Giocatori influencer spremuti e contenti

Veniamo dunque a chi nella pratica manda avanti lo show, cioè a chi scende in campo. Il calciatore in questo quadro diventa sempre più simile ad un contents creator, chiamato non solo ad essere un impeccabile giocatore in campo, ma anche un creatore di contenuti social capaci di attrarre brand e generare traffico sulle piattaforme. Il modello di questo nuovo calciatore è Cristiano Ronaldo, una leggenda tanto in campo quanto sui social, capace tanto di caricarsi sulle spalle la squadra nel rettangolo di gioco quanto di intrannere il pubblico su Instagram grazie alle sue sessioni di allenamento e alla moglie-influencer Giorgina. Un doppio lavoro lautamente retribuito, che però spreme i giocatori fino all’osso costringendoli ad essere perennemente al top sia sul campo che fuori.

Non sciopero, ma nemmeno gioco bene

I calciatori europei erano inizialmente contrari al mondiale per club, sostenendo che il calendario annuale fosse già troppo fitto e servisse un periodo di riposo per mantenere alte le prestazioni.
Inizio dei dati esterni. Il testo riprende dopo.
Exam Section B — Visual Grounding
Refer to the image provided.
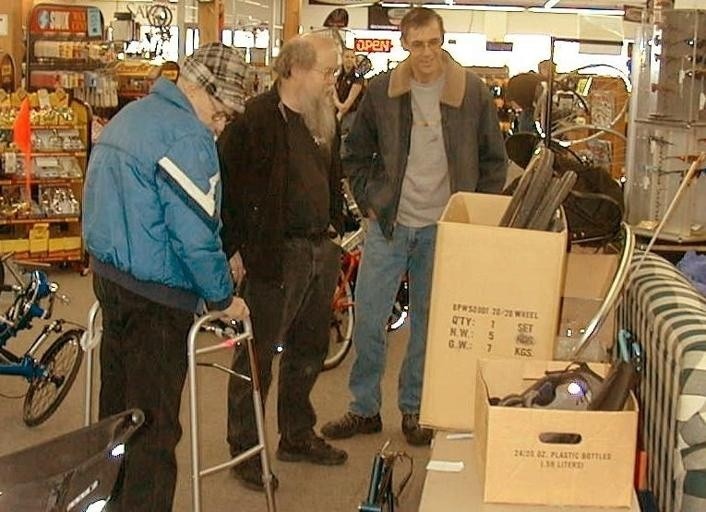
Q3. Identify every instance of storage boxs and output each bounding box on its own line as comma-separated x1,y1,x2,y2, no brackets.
555,243,621,364
419,193,568,434
473,355,640,505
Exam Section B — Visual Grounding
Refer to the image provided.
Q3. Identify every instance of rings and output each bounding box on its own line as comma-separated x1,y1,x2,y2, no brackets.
231,271,238,274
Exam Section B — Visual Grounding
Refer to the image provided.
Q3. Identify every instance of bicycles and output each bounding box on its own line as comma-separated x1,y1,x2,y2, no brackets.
2,262,85,429
318,242,409,370
140,6,174,60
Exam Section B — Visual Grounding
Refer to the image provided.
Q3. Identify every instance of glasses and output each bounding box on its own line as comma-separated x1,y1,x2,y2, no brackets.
208,94,235,123
312,64,338,80
403,35,445,51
Erano così contrari da minacciare persino uno sciopero, cosa mai avvenuta nel calcio postmoderno. Per scongiurare il pericolo l’Arabia Saudita ha aperto il portafoglio e ha creato un monte premio mostruoso di un miliardo di dollari per la competizione, oltre a pagare DAZN un altro miliardo di dollari perché acquistasse i diritti televisi della competizione, dato che nessun altro broadcaster li voleva comprare. Questa valanga di soldi ha convinto i giocatori europei a partecipare all’evento, ma non li ha convinti a farlo di buona voglia. Il risultato tragicomico è che i nostri eroi giocano con il freno a mano tirato, sperando che la competizione finisca quanto prima per evitare infortuni ed andare in vacanza.

Il contenuto che non tira

La somma di tutti questi fattori ha generato lo spettacolo sportivamente indecoroso a cui stiamo assistendo: un torneo dai costi faraonici che non interessa praticamente a nessuno, e in cui le stelle dello show affrontano la competizione come fossero impiegati comunali il giorno prima delle ferie. Questo scarso impegno dei giocatori ha affondato quello che doveva essere il piatto forte della competizione: i contenuti (cioè le grandi giocate) da mandare in heavyrotation sui social. Questo flop annunciato di sicuro non farà tornare il calcio lo sport che era, ma se non altro sta dimostrando a piattaforme, presidenti e brand che il calcio non può essere prodotto e venduto come un balletto con sponsorizzazione su TikTok.